There always seems to be more space to be found,or ways to optimize the space available to you. I realize I have been “lucky” to not have had to share my space with someone else beyond “roomate” to this point,and thus haven’t had to make any of the compromises yet which are necessary in negotiating a combined space. It has always been all my space and so I have filled it according to my needs. If I find new space,I can stick a bookcase in it and then fill that bookcase. I think when European immigrants did that to a newly “discovered” land they called America a couple of hundred years ago they ended up expanding and expanding until they hit the Pacific Ocean and even then managed to fill the space they had just come to even more. However,they managed to almost completely displace the indigenous population and destroy a good portion of the existing ecosystem along the way. So maybe your comic buying habit is equivalent to our country’s treatment of the Native American population;did you think about that?

My friend “John,” a fellow collector or reader here in Chicago,lives in a shared space and finds it helps him control impulses that might otherwise go unchecked. Living in a two-bedroom condominum with his wife and child means that all space is shared space. In their living room they have an absolutely gorgeous bookshelf which houses fiction,non-fiction,and plays which he and his wife read and have read (along with one or two books on comics approved for public consumption). Then in the bedroom is a small shelf for a collection of graphic novels and,apparently,a box under the bed with his comics. He writes to me (while discussing a preference for collected editions over single issue collecting):

…but since the object will go on a shelf instead of in a box under my bed,I’m forced to be more circumspect. Shelf space proves a natural deterrent,even against series that are designed to make you crave that full set of spines (like Sin City). Buying more shelves means figuring out where to put them,assembly,and of course negotiating with [my wife] …all of that puts the brakes on.

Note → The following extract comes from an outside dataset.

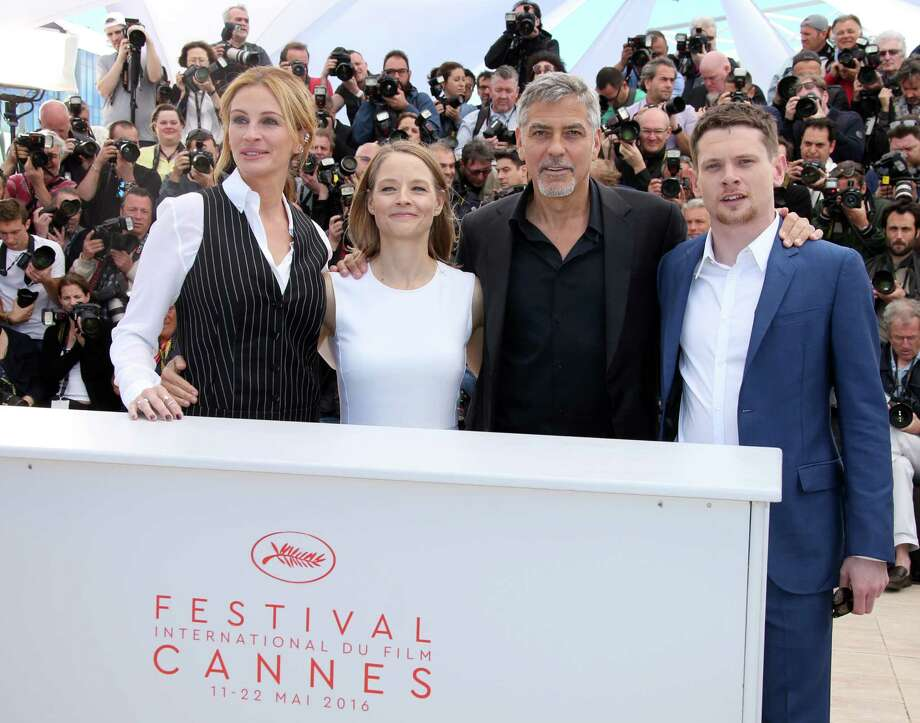 Director Jodie Foster, second left, poses for photographers with from left, actress Julia Roberts, actors George Clooney and Jack O'Connell, during a photo call for the film Money Monster at the 69th international film festival, Cannes, southern France, Thursday, May 12, 2016. (AP Photo/Joel Ryan) ORG XMIT: XCAN112 Photo: Joel Ryan / Invision
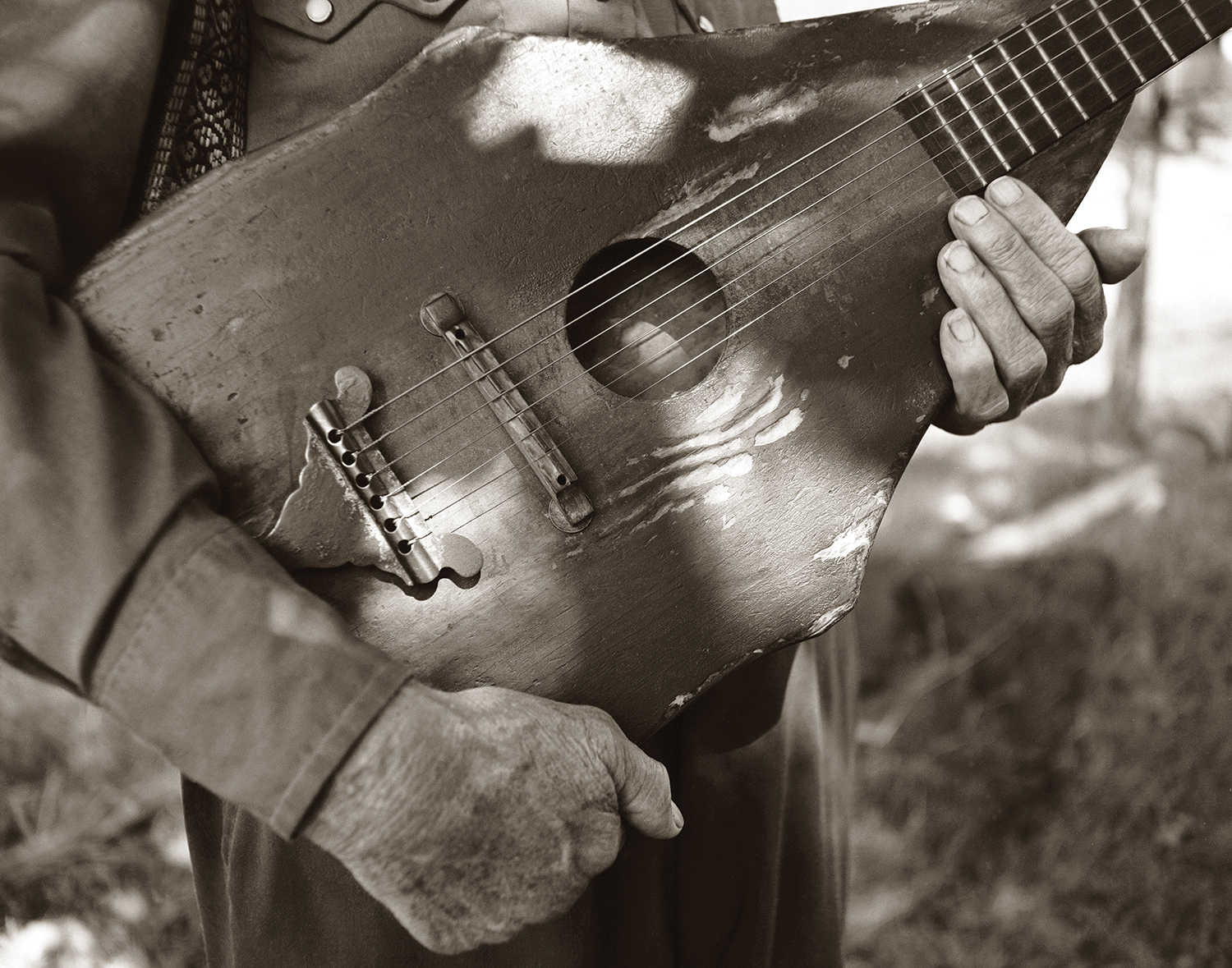 """Ozark folksinger, Jimmy Driftwood, holds his 130 year old hand-made guitar passed down to him by his father. The late Jimmy Driftwood was at one time a high school teacher in the hills of Arkansas and wrote ballads to teach his students their lessons in history. His most famous song was """"The Ballad of New Orleans."""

As I think about it,I’ve really maxed out the space for comics under our bed as well …perhaps this was as much the thing that broke my habit of buying monthlies.

So just like having a budget is supposed to force you to make harder decisions when it comes to making purchases or spending money,having limited physical space for the things you might want to buy forces you to make harder decisions on whether or not,or even how,you buy them. (He is right,you know,you want that full set of Sin City collections because the spines create a picture when they are all lined up in order and…stop,control yourself Day!)

I think I want to be in a similar situation moving forward. After I finish the great cull I want to be at a point where I no longer buy more shelves to fill with more things. You want to either reach equilibrium,or continue to shrink. You don’t arrange for more space so you can buy more things;you examine what you own and if you want to keep it,and then if you are able to you acquire a new book or two. Use the space you have,rather than fill the space you can get.

[And this doesn’t even take into account how the lack of a need for physical space can throw things out of proportion. Music is insane now. First I get rid of the jewel cases so that I can compress the existing music collection down to a series of binders and that makes it easier to buy more CDs without needing to find the space. But now that music is just a file on a computer,and you can buy giant hard drives for nothing,not only do I not listen to older music I may own,I don’t even listen to new music I acquire. I don’t even know what the answer is there.